ABSTRACT

This chapter starts with a brief overview of Freud’s theory before outlining Foulkes’s critique. He challenged Freud’s hypothesis—that the mind is still influenced by archaic memory—showing that it is unnecessary. Foulkes’s sociogenetic model was initially intended to supplement Freud’s phylogenetic theory (Foulkes, 1990: 82). However, towards the end of his life, he recognised that it does in fact build Freud’s model anew, creating group analysis (Foulkes, 1990: 287). The overview of the roots of Foulkes’s social theory focuses on three influences on the human mind: firstly, the place of biology; secondly, concepts from holistic theory; and thirdly, concepts from social theory.
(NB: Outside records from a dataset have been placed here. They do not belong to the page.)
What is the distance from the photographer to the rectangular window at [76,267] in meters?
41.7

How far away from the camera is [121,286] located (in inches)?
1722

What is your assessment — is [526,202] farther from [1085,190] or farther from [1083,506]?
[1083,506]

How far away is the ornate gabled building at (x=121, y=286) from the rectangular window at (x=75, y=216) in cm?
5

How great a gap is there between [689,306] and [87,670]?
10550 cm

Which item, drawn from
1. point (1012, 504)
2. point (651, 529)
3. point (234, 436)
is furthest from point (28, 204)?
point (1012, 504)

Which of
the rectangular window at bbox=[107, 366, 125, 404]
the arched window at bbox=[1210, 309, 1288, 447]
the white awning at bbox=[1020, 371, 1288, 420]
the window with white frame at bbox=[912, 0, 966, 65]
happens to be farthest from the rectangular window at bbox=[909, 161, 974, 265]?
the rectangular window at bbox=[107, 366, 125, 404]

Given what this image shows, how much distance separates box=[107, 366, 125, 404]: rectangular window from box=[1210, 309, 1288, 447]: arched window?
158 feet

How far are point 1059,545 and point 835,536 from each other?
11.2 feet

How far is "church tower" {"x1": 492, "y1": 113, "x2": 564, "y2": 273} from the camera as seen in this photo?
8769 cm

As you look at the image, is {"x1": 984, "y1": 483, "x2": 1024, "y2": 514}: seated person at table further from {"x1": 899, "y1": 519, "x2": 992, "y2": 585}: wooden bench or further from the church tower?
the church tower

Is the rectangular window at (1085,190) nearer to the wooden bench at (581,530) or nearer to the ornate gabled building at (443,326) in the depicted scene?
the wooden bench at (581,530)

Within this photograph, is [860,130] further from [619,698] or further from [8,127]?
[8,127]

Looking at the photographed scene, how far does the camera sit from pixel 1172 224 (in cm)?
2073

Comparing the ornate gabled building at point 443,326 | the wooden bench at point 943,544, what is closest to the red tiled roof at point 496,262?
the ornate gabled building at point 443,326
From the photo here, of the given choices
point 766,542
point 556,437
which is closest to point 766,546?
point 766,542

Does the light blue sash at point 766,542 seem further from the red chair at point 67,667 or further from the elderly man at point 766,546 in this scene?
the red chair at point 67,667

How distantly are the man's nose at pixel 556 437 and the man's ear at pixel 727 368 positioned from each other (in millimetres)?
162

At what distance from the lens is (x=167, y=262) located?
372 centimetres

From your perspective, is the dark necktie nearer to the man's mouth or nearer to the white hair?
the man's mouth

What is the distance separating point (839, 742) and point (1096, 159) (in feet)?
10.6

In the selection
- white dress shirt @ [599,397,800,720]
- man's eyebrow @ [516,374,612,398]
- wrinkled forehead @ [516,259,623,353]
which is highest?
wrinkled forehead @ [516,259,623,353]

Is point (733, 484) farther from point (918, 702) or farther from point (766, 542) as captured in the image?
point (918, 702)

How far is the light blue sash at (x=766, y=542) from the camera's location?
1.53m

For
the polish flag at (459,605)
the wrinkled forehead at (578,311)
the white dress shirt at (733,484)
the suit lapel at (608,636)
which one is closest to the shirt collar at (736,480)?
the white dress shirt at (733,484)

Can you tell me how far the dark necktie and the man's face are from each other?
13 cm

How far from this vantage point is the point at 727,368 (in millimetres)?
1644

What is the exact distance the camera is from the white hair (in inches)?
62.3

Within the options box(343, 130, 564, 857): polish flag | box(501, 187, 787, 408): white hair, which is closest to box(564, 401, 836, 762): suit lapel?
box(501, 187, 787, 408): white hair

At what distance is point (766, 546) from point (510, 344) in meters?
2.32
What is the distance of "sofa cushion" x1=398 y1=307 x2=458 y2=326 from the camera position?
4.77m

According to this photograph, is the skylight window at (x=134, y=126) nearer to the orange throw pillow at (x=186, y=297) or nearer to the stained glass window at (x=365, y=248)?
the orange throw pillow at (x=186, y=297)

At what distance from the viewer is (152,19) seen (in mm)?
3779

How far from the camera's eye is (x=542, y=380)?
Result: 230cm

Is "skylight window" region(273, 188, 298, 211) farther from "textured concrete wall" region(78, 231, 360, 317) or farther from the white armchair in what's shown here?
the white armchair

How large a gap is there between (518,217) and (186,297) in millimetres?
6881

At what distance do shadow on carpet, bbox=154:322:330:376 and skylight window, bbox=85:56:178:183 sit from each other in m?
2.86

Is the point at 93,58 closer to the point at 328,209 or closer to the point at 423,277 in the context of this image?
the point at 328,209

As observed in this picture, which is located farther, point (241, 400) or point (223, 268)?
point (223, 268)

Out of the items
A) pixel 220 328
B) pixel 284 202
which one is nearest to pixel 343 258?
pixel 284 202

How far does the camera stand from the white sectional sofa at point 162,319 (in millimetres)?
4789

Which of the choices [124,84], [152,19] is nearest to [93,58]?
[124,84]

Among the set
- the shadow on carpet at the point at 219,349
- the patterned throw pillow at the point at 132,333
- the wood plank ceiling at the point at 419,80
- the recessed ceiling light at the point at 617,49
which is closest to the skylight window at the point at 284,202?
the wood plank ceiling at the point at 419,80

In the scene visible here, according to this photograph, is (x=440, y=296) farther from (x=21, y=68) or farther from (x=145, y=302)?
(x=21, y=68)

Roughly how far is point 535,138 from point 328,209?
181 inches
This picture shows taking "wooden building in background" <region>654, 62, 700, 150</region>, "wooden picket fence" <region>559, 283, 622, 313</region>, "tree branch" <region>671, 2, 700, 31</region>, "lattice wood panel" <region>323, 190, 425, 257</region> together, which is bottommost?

It uses Foulkes’s review papers, particularly those on Goldstein and Elias, to introduce ideas drawn from outside psychoanalytic theory and reflect what was the latest research and practice of the day. These were thinkers who could shine a light on the way man develops as a social animal. Each is taken up by Foulkes in order to contribute to a different way of viewing how the reflective mind emerges. In addition to these other writers, Foulkes’s paper ‘On Introjection’ describes how the outer world becomes a part of our inner life. The chapter ends with an overview of his model of the mind, which included both the biological and the social.